Directive 1: Pull out every line in the records below that contains the word "blue".

As to the anti-caking additives, in my experience they seem to have a secondary benefit, the grated cheese we buy seems to take much longer to develop mold than block cheese...

Edwin Santos
08-21-2021, 5:39 PM
463368
The cheese grater attachment in our house gets used a LOT :)

As to the anti-caking additives, in my experience they seem to have a secondary benefit, the grated cheese we buy seems to take much longer to develop mold than block cheese...

While traveling in Europe, I learned that cheese is bordering on religion for the French.
Once a local told me that the difference in the two countries is that cheese in France is alive, whereas cheese in the US is dead.
So dead, they store it in a refrigerated morgue and sell it in a body bag.
He would probably say the anti-caking agent additives are the work of the embalmer. Only the French.

roger wiegand
08-22-2021, 7:39 AM
While traveling in Europe, I learned that cheese is bordering on religion for the French.
Once a local told me that the difference in the two countries is that cheese in France is alive, whereas cheese in the US is dead.

Material provided:
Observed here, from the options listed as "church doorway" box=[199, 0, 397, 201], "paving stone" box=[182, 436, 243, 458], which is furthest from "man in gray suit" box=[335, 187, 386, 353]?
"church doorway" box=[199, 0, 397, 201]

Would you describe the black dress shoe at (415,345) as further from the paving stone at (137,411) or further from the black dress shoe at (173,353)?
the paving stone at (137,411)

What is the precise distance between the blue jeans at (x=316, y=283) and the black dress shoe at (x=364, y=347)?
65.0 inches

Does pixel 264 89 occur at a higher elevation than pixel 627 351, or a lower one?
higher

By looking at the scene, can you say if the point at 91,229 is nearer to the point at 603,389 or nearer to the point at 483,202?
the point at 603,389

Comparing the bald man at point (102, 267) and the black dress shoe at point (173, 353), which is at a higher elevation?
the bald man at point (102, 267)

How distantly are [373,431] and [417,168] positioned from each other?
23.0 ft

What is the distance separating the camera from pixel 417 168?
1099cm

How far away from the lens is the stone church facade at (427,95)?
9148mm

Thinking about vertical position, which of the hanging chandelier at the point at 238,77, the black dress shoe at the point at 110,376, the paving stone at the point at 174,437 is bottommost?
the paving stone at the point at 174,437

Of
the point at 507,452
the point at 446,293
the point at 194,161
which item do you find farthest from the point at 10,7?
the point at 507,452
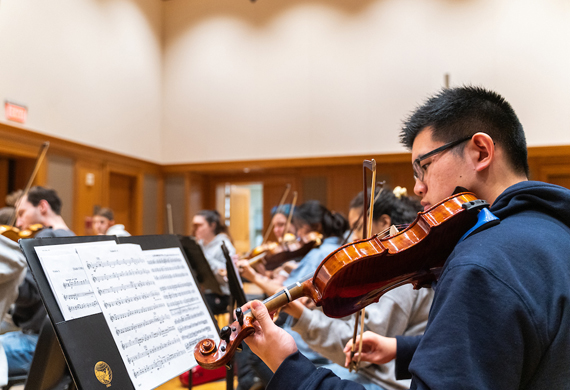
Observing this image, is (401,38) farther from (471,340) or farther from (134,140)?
(471,340)

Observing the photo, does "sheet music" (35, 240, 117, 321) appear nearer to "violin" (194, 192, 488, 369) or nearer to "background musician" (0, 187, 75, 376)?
"violin" (194, 192, 488, 369)

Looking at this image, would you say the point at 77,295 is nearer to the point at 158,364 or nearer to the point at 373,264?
the point at 158,364

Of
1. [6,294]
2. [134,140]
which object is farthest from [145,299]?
[134,140]

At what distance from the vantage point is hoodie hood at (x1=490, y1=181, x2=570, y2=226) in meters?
0.88

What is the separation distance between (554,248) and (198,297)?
1.13 m

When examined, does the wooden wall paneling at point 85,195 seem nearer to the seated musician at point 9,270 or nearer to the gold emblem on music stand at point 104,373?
the seated musician at point 9,270

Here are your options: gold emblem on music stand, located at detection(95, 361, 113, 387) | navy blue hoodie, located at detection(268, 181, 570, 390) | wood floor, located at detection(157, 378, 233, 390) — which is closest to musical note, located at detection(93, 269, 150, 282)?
gold emblem on music stand, located at detection(95, 361, 113, 387)

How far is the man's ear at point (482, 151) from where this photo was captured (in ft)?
3.20

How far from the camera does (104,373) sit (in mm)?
1056

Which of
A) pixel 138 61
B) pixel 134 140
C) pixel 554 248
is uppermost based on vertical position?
pixel 138 61

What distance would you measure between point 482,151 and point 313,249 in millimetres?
2197

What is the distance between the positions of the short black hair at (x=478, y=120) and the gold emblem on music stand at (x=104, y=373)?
1.02 meters

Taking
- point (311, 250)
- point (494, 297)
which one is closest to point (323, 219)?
point (311, 250)

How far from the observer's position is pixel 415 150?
112 cm
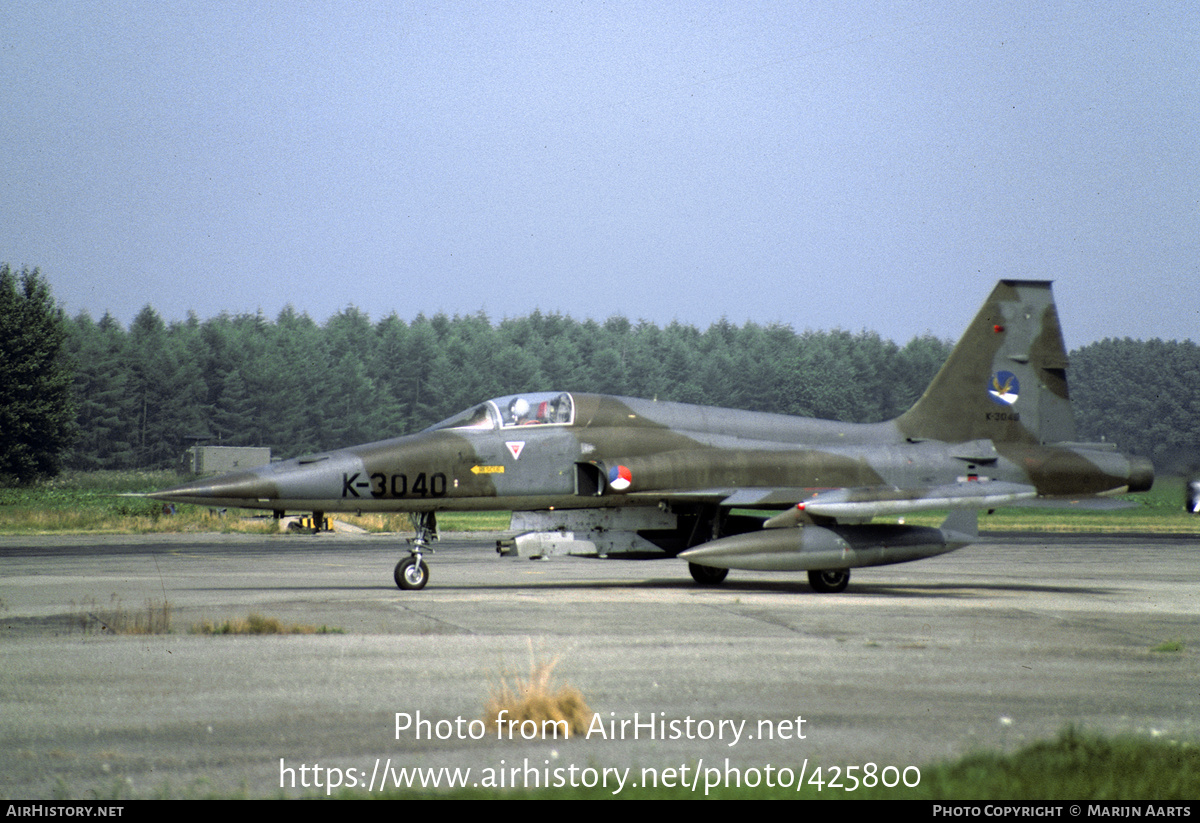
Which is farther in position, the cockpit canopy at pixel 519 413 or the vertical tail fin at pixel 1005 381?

Directive 2: Reproduce the part of the cheese discussion above, everything from "Edwin Santos" down to "Only the French.".

Finished answer 1:
What is the precise distance between the blue jeans at (x=316, y=283) and the black dress shoe at (x=364, y=347)?
Here are your options: gold emblem on music stand, located at detection(95, 361, 113, 387) | navy blue hoodie, located at detection(268, 181, 570, 390) | wood floor, located at detection(157, 378, 233, 390) — which is closest to musical note, located at detection(93, 269, 150, 282)?

Finished answer 2:
Edwin Santos
08-21-2021, 5:39 PM
463368
The cheese grater attachment in our house gets used a LOT :)

As to the anti-caking additives, in my experience they seem to have a secondary benefit, the grated cheese we buy seems to take much longer to develop mold than block cheese...

While traveling in Europe, I learned that cheese is bordering on religion for the French.
Once a local told me that the difference in the two countries is that cheese in France is alive, whereas cheese in the US is dead.
So dead, they store it in a refrigerated morgue and sell it in a body bag.
He would probably say the anti-caking agent additives are the work of the embalmer. Only the French.